Trolling Motors 1973

Silvertrol ad circa 1973.

Silvertrol ad circa 1973.

We’ve posted a few pieces here on the bass Fishing Archives related to trolling motors and I suspect we’ll continue to do so until we run out of material on the silent hero of bass fishing. Reason being? Well, all told no one worth his weight in Jelly Worms would dare fish without one these days and it’s nice to look back on where we’ve come from.

Enclosed in this latest edition, the trolling motors of 1973, are by no means all of the trolling motors of that year. We’re missing about 5 more companies. But the six represented are good enough to give you an idea of the technology back in the day.

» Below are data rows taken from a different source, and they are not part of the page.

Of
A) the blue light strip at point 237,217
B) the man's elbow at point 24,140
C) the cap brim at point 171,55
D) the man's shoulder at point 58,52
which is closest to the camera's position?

For example, look at the thrust offerings for each motor. What? You can’t find thrust ratings? Yeah, that’s right. No one was listing how much their motors were rated for thrust wise back then except Silvertrol. At least not in this string of ads.

Shakespeare ad circa 1973.

Shakespeare ad circa 1973.

You’ll also notice that most of the motors are rated for 6V and 12V use. Again Silvertrol is the only company listed here that offered a 24V motor – and of course they probably had the highest thrust rating – hence being the only company to advertise that.

Yes the boats of the day were a heck of a lot lighter than even the smallest glass boats of today. Still if you intended to fish all day and there was any wind, you better bring an extra battery.

1973 Rebel Rambler ad.

1973 Rebel Rambler ad.

I really like reminiscing about the old days and there are some things I really wish we could go back to but trolling motors is and will never be one of those. In fact, until the make a 1000-ound thrust troller, I don’t think I’ll be happy.

 

 

 

 

 

Byrd Lazi-Trol ad circa 1973.

Byrd Lazi-Trol ad circa 1973.

 

Motor Guide ad circa 1973.

Motor Guide ad circa 1973.

 

1973 Pflueger ad.

1973 Pflueger ad.

  • RichZ

    Got 3 of my first 4 trolling motors covered there, plus my first depth sounder.
    Shakespeare, Rebel and Silvertroll. Had a hand controlled Motor Guide in there somewhere, too.
    The damned Byrd’s steered backwards in relation to every other foot control on the market.